Avec le temps, la société change. En 1848, l’abolition de l’esclavage bouleverse l’île. En 1946, La Réunion devient département français. L’État met en place une politique d’assimilation : valorisation du français, mépris du créole, mise à l’écart des pratiques populaires. Dans les familles, les oreilles se font plus rares autour des conteurs. Pourtant, le fil ne se rompt pas.

À partir des années 1960-1970, des intellectuels, enseignants, artistes et militants se mobilisent pour sauvegarder le rakontaz zistoir. Ils enregistrent les gramoun, transcrivent les contes, publient des recueils, montent des spectacles, forment de nouveaux conteurs. Le ministère de la Culture et l’UNESCO reconnaissent progressivement cette pratique comme un élément majeur du patrimoine culturel immatériel de La Réunion.

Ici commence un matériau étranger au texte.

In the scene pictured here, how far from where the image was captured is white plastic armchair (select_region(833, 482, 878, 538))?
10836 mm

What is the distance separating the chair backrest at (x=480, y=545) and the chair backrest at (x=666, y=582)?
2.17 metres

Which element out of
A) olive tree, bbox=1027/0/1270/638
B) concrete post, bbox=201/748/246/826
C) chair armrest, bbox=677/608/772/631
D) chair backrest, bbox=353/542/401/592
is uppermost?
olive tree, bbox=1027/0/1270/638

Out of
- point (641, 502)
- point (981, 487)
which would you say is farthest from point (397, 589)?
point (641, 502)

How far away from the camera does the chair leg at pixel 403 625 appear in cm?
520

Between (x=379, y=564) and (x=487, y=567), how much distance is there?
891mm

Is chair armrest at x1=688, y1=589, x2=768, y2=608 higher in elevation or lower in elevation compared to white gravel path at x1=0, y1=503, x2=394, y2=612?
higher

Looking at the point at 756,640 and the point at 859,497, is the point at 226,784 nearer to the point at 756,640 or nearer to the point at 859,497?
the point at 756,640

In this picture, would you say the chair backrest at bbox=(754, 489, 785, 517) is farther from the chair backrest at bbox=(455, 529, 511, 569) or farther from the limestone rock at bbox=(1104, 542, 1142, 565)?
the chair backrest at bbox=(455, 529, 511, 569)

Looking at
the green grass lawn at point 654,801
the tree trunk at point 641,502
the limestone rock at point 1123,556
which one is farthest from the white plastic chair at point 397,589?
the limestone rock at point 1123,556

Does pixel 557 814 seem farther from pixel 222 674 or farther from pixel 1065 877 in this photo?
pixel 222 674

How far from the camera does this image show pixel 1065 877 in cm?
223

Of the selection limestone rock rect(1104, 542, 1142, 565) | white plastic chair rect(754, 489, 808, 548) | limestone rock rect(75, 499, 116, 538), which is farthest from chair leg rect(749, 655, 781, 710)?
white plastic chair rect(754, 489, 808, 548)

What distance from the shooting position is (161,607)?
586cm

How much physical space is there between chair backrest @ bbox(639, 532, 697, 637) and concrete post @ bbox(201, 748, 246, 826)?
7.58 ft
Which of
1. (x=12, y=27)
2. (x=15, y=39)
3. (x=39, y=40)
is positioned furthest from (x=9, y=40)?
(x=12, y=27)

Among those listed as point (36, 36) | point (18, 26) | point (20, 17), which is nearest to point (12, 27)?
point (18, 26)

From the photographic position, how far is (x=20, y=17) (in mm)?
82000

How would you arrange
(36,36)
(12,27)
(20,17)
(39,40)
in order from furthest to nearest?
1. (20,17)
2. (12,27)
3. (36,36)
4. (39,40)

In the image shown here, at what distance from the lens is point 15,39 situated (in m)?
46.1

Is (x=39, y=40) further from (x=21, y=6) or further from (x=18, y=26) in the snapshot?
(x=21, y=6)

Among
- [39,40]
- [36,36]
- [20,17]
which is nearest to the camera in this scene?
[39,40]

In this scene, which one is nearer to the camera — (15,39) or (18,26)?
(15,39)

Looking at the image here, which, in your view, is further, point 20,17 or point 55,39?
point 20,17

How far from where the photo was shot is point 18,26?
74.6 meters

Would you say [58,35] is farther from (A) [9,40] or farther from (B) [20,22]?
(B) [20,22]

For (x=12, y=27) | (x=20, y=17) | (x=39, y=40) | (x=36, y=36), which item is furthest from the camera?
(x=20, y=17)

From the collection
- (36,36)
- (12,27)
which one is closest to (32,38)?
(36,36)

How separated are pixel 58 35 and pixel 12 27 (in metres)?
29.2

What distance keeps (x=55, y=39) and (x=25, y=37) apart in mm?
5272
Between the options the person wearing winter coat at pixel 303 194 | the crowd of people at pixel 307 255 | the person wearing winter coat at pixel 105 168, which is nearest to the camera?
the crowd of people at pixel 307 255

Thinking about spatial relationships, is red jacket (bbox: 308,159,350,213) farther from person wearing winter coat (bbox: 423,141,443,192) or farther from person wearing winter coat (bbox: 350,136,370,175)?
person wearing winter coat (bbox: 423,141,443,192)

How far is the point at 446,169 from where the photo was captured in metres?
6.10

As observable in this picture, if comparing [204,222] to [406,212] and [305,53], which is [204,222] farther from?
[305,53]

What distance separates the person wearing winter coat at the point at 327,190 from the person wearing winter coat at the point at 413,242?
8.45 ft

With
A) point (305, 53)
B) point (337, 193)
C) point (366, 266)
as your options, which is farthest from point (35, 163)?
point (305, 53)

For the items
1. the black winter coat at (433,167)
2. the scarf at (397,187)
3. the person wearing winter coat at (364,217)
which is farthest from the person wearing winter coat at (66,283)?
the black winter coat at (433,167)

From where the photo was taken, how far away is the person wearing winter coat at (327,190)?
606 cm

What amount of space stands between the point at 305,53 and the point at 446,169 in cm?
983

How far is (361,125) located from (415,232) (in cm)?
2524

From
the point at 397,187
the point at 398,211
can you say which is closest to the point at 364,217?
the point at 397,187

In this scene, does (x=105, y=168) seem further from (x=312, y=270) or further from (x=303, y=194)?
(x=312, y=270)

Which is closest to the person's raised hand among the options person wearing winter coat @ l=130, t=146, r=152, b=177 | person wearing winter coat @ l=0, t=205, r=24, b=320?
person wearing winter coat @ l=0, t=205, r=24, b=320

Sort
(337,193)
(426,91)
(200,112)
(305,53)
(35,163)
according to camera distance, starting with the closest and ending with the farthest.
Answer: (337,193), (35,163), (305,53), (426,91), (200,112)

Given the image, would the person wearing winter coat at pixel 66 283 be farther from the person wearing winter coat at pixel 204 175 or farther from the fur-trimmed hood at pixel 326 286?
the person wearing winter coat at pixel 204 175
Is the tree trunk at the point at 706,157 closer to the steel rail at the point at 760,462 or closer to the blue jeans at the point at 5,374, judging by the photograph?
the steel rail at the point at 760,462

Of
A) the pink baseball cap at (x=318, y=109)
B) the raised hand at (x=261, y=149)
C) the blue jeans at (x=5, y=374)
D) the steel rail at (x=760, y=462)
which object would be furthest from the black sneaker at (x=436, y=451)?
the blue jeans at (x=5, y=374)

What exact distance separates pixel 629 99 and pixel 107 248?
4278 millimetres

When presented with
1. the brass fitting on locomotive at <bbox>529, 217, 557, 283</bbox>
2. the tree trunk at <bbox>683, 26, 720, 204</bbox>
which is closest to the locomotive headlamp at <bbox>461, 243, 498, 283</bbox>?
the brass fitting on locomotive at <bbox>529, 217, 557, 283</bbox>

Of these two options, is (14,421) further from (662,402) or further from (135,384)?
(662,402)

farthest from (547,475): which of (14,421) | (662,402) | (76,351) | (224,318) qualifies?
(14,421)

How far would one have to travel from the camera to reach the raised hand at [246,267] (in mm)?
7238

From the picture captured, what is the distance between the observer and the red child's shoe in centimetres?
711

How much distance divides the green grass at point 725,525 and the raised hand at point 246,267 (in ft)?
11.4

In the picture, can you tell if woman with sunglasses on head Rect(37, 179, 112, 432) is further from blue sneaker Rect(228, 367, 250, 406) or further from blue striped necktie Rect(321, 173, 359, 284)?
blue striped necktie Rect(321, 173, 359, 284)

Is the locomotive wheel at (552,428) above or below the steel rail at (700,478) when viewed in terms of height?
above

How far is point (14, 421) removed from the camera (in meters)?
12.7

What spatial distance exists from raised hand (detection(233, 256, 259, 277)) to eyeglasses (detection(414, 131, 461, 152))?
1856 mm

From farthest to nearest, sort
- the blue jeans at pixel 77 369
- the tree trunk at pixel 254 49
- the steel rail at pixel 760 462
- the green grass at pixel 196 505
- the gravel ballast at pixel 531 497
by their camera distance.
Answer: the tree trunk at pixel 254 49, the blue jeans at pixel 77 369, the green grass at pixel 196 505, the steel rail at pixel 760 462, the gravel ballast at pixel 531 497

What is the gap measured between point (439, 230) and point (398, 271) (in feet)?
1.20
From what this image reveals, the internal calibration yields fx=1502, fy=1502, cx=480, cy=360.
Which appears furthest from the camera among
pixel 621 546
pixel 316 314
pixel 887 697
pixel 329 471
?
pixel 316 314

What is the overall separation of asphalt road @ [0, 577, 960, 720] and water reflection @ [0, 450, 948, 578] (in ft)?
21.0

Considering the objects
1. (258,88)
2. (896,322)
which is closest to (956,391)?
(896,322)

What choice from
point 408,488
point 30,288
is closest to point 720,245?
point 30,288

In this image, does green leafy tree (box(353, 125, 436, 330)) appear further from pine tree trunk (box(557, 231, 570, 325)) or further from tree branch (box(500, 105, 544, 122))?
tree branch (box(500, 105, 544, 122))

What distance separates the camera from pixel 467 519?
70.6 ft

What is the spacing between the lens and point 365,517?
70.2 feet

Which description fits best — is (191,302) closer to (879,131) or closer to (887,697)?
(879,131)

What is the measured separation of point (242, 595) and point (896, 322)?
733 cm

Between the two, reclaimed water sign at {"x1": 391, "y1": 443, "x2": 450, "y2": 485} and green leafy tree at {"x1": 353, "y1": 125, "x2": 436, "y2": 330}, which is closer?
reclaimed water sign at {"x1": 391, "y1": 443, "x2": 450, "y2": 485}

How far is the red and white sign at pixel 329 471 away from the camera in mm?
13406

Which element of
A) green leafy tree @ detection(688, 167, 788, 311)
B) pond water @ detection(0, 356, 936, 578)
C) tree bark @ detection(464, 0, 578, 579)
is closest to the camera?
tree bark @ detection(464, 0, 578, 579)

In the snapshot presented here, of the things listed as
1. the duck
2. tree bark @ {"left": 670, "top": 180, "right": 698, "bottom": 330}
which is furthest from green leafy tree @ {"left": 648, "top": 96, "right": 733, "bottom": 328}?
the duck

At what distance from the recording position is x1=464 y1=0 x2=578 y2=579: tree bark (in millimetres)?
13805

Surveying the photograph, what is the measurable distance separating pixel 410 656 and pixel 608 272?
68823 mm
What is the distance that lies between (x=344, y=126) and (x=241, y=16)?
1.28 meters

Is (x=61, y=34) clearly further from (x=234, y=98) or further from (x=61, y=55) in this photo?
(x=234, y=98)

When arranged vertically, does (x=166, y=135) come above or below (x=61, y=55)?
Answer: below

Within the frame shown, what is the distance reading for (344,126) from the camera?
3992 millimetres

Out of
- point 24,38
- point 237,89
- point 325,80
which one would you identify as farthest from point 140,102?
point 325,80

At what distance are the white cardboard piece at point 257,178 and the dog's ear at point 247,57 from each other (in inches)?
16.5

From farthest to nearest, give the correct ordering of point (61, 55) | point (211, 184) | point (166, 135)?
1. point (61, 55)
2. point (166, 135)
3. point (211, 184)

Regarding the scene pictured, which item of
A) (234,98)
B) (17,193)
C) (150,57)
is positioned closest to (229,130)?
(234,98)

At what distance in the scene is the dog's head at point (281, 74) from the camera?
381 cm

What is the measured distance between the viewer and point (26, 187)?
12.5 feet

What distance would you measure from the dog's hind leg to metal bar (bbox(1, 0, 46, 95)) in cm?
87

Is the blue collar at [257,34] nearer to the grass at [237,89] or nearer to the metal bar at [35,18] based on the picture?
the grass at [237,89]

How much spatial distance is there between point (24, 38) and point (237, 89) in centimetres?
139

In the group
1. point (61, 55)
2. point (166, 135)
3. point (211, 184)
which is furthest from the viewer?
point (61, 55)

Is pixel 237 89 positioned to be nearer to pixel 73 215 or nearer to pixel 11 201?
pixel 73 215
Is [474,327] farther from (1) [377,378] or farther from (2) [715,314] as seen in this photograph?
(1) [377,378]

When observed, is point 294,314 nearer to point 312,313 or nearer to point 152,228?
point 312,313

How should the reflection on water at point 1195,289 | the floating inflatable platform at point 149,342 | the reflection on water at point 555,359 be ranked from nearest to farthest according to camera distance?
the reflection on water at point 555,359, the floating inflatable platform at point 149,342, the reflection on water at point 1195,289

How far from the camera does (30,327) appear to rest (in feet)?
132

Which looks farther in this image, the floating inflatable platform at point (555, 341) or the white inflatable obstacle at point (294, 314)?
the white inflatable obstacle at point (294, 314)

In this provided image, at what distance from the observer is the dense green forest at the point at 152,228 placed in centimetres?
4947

Aujourd’hui, des conteurs et conteuses comme ceux réunis au sein d’associations spécialisées créent de nouvelles histoires, parfois inspirées de leurs propres peurs d’enfants. Ils tissent un « tapis mendiant » de récits, mêlant fragments anciens et inventions modernes. Pour les marmay, ces contes offrent des racines, une fierté, mais aussi des rêves de futur. Ils ne nient pas la douleur de l’esclavage et de l’engagisme. Ils y ajoutent la beauté, l’émerveillement, la force d’imaginer un avenir où chacun peut « apporte la beauté du monde de demain ».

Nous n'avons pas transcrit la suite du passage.